(Given task) Identify each line below that contains the word "Observing", matching case, and copy every such line.

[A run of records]
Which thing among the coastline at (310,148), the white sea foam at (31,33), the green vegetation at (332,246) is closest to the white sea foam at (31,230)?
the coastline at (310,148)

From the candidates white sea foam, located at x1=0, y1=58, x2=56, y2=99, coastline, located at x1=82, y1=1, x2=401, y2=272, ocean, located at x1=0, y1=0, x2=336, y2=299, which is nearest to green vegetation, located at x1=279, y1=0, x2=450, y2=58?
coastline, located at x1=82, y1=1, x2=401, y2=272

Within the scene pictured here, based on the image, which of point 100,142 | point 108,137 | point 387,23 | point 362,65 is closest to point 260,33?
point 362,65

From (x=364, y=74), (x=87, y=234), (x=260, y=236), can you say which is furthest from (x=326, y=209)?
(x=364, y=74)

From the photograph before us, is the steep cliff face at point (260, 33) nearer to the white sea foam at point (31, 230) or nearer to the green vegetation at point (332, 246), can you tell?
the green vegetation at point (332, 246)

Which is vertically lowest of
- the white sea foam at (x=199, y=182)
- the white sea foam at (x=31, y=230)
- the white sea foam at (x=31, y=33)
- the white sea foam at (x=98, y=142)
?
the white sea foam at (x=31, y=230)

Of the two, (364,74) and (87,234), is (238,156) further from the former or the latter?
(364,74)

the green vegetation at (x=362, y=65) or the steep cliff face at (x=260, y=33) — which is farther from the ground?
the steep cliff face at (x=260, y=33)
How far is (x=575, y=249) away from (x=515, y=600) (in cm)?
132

---

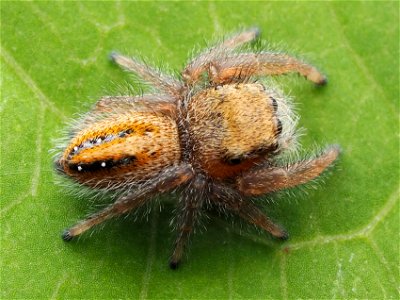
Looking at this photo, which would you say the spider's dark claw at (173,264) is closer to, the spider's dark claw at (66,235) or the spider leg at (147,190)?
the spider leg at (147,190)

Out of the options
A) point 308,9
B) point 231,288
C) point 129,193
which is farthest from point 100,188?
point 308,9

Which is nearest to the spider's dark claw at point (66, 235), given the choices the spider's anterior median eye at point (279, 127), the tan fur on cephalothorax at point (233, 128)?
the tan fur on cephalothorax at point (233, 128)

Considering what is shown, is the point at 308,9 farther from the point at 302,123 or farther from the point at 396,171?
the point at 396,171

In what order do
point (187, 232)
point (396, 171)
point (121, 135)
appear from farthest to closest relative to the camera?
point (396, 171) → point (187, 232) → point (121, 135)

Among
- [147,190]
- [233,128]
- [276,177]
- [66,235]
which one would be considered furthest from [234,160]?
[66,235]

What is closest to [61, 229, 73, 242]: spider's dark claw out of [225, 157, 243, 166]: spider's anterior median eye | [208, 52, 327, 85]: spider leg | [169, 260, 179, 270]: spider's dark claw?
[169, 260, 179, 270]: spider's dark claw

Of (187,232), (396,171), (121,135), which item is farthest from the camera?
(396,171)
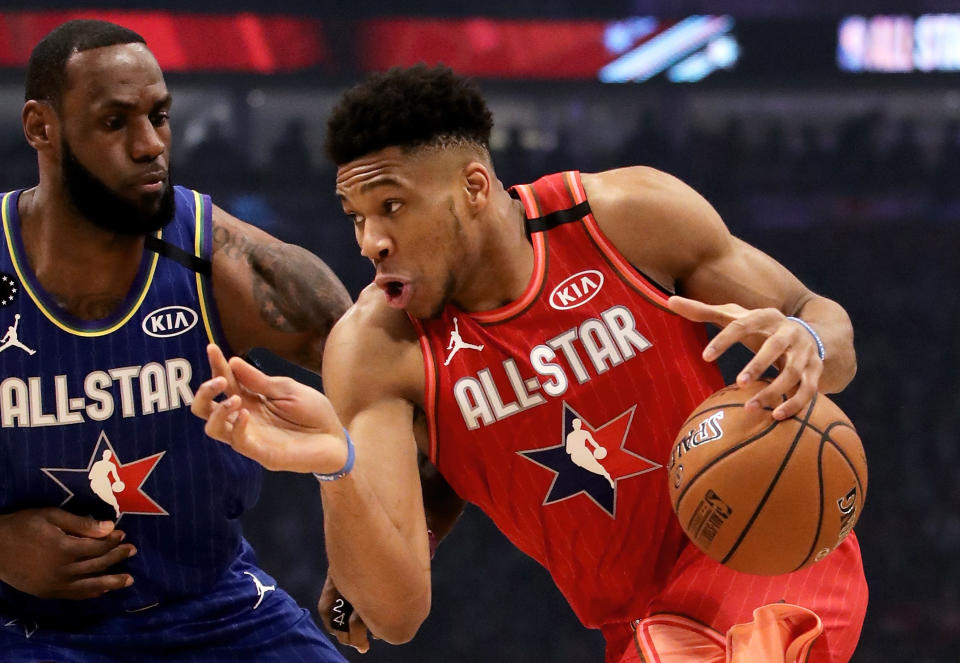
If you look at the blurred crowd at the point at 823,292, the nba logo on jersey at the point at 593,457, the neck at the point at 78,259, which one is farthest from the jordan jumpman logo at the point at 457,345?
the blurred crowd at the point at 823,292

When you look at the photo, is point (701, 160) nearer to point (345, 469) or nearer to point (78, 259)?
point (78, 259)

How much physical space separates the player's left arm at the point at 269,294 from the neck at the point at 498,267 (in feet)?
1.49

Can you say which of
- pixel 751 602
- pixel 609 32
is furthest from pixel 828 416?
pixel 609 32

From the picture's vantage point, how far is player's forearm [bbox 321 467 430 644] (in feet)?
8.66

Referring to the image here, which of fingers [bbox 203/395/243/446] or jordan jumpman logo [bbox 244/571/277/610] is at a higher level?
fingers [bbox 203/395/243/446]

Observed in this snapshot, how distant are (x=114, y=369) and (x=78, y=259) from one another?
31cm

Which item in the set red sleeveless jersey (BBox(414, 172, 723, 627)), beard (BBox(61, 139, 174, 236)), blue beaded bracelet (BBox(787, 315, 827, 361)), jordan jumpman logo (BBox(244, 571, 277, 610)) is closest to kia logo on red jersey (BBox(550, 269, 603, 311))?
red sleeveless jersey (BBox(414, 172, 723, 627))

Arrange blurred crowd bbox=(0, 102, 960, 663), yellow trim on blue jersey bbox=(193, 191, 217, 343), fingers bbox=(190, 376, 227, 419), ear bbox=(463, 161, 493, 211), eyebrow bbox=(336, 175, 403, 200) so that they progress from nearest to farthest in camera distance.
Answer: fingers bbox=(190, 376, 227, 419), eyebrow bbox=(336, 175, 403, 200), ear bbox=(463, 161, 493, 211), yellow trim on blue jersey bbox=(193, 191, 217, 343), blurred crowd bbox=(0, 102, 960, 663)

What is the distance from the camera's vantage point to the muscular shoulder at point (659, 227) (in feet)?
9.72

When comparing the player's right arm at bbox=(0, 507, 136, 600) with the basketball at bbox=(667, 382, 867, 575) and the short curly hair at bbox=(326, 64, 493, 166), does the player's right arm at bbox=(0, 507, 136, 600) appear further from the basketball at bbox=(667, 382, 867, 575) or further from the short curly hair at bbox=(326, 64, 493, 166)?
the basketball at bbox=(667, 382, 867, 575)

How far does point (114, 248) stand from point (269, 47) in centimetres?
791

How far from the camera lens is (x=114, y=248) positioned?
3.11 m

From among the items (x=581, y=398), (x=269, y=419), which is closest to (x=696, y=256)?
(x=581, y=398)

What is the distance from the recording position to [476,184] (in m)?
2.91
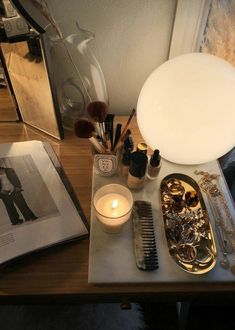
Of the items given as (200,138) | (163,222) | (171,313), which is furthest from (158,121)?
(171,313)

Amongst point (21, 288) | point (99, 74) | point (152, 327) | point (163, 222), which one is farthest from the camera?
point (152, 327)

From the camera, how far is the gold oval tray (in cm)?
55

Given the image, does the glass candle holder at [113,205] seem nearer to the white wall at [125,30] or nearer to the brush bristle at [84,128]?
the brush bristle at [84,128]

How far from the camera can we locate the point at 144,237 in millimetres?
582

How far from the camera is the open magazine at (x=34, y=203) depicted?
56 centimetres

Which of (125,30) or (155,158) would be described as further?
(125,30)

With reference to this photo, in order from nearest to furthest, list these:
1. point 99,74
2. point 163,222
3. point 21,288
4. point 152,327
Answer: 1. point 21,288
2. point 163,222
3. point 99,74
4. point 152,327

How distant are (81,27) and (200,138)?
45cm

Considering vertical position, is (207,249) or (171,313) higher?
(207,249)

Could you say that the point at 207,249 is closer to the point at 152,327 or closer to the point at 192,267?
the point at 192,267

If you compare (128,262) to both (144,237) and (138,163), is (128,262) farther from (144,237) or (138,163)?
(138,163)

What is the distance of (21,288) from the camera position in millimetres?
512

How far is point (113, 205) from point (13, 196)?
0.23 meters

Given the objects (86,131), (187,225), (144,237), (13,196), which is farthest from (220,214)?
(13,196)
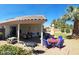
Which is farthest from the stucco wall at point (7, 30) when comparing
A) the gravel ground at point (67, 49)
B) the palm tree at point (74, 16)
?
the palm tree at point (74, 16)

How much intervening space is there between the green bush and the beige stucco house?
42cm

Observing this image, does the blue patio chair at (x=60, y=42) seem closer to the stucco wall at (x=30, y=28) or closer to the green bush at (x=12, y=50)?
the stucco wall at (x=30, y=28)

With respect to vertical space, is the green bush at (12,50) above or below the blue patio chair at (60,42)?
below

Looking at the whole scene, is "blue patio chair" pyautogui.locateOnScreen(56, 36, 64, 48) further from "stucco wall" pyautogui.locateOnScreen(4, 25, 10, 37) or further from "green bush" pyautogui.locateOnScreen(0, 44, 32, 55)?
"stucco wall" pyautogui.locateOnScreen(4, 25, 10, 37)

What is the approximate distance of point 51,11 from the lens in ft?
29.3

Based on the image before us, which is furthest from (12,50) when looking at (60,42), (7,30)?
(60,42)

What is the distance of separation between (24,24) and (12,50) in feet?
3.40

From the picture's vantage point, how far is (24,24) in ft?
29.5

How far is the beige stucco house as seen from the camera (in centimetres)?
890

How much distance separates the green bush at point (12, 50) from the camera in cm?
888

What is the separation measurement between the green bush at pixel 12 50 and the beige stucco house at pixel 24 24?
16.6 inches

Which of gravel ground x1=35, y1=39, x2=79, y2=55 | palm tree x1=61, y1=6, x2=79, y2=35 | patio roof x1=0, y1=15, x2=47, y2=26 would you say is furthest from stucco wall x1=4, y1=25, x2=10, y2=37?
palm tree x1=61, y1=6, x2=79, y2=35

* * *

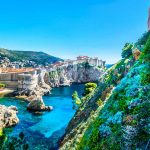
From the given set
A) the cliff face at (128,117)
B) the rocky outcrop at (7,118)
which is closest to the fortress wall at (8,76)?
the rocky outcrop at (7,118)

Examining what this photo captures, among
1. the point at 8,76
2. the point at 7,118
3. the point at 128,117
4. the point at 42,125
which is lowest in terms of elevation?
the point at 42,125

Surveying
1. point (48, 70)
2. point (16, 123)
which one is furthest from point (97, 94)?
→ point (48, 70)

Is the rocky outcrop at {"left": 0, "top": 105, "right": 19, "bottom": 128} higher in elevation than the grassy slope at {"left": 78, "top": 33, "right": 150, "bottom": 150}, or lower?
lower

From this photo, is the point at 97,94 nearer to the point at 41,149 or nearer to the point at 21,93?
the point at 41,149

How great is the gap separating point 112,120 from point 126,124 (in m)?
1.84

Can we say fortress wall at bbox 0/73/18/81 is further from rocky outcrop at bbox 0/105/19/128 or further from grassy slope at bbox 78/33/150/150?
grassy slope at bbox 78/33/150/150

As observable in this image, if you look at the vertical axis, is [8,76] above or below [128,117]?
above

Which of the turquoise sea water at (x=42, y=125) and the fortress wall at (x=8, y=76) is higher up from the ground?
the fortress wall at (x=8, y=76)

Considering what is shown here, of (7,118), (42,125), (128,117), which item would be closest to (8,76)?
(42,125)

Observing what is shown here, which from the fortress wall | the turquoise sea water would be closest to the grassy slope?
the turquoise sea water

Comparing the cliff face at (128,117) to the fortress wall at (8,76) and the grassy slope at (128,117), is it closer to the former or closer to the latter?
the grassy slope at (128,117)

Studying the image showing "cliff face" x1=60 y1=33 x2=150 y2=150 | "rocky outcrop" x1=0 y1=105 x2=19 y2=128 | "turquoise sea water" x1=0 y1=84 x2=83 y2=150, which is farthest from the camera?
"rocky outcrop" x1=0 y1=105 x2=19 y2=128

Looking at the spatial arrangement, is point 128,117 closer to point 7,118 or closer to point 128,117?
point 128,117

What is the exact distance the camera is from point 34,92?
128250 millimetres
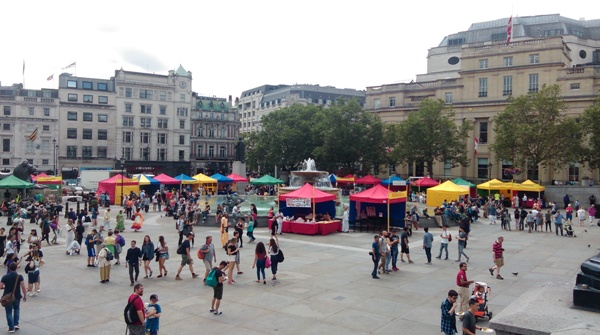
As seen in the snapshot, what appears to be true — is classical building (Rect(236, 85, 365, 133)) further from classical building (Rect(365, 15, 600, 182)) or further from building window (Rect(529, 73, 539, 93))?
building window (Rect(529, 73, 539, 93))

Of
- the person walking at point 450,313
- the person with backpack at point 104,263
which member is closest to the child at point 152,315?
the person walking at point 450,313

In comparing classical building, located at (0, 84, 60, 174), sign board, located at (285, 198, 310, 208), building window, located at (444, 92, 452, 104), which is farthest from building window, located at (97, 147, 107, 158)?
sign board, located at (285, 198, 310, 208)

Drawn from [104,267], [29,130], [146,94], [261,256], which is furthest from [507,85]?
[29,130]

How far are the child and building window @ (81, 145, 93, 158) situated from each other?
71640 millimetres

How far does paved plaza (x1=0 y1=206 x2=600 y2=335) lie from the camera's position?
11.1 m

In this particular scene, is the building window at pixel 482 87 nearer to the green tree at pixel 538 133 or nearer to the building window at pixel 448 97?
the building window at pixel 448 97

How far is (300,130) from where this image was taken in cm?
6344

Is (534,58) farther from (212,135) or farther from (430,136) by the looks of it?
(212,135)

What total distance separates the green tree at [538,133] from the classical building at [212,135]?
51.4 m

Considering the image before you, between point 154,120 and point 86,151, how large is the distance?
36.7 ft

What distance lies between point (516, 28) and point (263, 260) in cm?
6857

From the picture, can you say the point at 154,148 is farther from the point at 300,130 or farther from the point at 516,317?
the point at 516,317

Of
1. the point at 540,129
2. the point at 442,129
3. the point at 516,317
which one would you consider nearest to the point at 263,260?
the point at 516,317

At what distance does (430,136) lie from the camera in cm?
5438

(Response to the task)
Observing this image, does the blue patio chair at (x=60, y=42) seem closer to the stucco wall at (x=30, y=28) or closer to the green bush at (x=12, y=50)?
Observing what is shown here, which from the fortress wall | the turquoise sea water would be closest to the grassy slope?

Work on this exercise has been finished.